Actively managed mutual funds cost 100 basis points. Investing in the S&P index through an exchange-traded fund (ETF) costs just three basis points. I don’t know how you feel, but I’ll take higher performance at lower cost any day of the year.

The beauty of index funds is that you benefit from the long-term uptrend of the S&P while investing passively. You don’t need to manage your funds and you don’t need to pay a money manager to support you. Get the benefits of investing in the stock market without the higher fees of an investment management team.

You might consider an ETF over a mutual fund when investing in an index fund for a few reasons:

  • ETFs that invest in the S&P index are even less expensive than a mutual fund counterpart (0.4% vs. .16%).
  • ETFs are more tax efficient. Many mutual funds pay a taxable capital gains distribution, but ETFs do not)
  • Investment minimums are usually lower – you can often buy fractional shares for just a few dollars.

While ETFs have multiple advantages, using a mutual fund to invest in an index may be the best option for automatic investing and dollar cost averaging. Also, if you’re investing inside a 401(k), mutual funds may be your only option.

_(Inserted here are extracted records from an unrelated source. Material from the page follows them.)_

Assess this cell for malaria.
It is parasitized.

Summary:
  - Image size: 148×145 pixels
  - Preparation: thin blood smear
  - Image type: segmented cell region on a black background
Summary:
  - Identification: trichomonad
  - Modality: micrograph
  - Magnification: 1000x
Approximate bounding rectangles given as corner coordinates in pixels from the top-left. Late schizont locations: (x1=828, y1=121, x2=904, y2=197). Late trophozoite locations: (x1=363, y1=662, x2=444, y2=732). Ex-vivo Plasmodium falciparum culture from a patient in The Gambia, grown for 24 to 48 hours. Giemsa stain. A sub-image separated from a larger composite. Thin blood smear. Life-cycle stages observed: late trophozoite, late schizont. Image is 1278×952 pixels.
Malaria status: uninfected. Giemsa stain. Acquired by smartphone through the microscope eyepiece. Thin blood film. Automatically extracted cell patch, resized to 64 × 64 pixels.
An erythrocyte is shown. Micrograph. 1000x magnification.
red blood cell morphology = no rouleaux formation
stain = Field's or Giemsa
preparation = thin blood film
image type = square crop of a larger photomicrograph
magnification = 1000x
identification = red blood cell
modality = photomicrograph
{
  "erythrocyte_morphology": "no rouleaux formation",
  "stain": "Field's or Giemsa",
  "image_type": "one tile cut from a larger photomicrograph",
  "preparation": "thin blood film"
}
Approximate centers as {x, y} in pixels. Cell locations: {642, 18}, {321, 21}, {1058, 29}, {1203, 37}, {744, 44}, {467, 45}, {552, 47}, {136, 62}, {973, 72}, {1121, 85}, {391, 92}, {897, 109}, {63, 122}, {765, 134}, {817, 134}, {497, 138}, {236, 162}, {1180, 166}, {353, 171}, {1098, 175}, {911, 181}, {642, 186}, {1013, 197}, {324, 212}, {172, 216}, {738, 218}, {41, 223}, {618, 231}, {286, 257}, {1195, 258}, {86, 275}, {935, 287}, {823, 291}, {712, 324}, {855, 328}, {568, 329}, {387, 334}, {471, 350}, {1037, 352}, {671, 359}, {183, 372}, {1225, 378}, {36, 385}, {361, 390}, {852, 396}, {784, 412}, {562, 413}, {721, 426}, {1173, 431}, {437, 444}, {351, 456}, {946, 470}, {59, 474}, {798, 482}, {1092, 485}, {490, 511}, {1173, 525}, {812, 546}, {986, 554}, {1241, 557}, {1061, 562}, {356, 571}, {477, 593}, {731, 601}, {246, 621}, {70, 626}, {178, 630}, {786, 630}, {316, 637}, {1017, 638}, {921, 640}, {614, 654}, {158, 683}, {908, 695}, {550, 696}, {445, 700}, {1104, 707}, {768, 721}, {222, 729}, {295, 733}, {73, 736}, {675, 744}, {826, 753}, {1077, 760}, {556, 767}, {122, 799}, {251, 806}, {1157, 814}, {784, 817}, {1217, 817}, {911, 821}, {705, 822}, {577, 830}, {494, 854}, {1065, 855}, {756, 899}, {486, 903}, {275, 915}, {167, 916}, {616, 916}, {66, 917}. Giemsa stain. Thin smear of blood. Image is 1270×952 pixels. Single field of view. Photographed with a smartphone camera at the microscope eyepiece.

Read more >>> The best ways to earn passive income

Bottom line: For me, DIY investing is the way to go

There are three reasons I don’t use an investment advisor to manage my money: money managers consistently underperform market index returns, annual fees significantly reduce the value of my investment, and no one he cares so much about my money. like i do So no one will monitor and adjust my strategy as well as I can.

Decades of data show that individual advisors, even the highest paid, do not consistently outperform market indices. Also, their advice is expensive, which reduces your investable assets every year, leading to lower long-term returns.

If you’re interested in passively investing in the stock market, consider buying shares of an index ETF with the lowest expense ratio you can find. And leave your funds there for the long term. Bored? Yes, you won’t have an exciting story to tell at a cocktail party. But is it smart? I’ll let you do the math and analysis.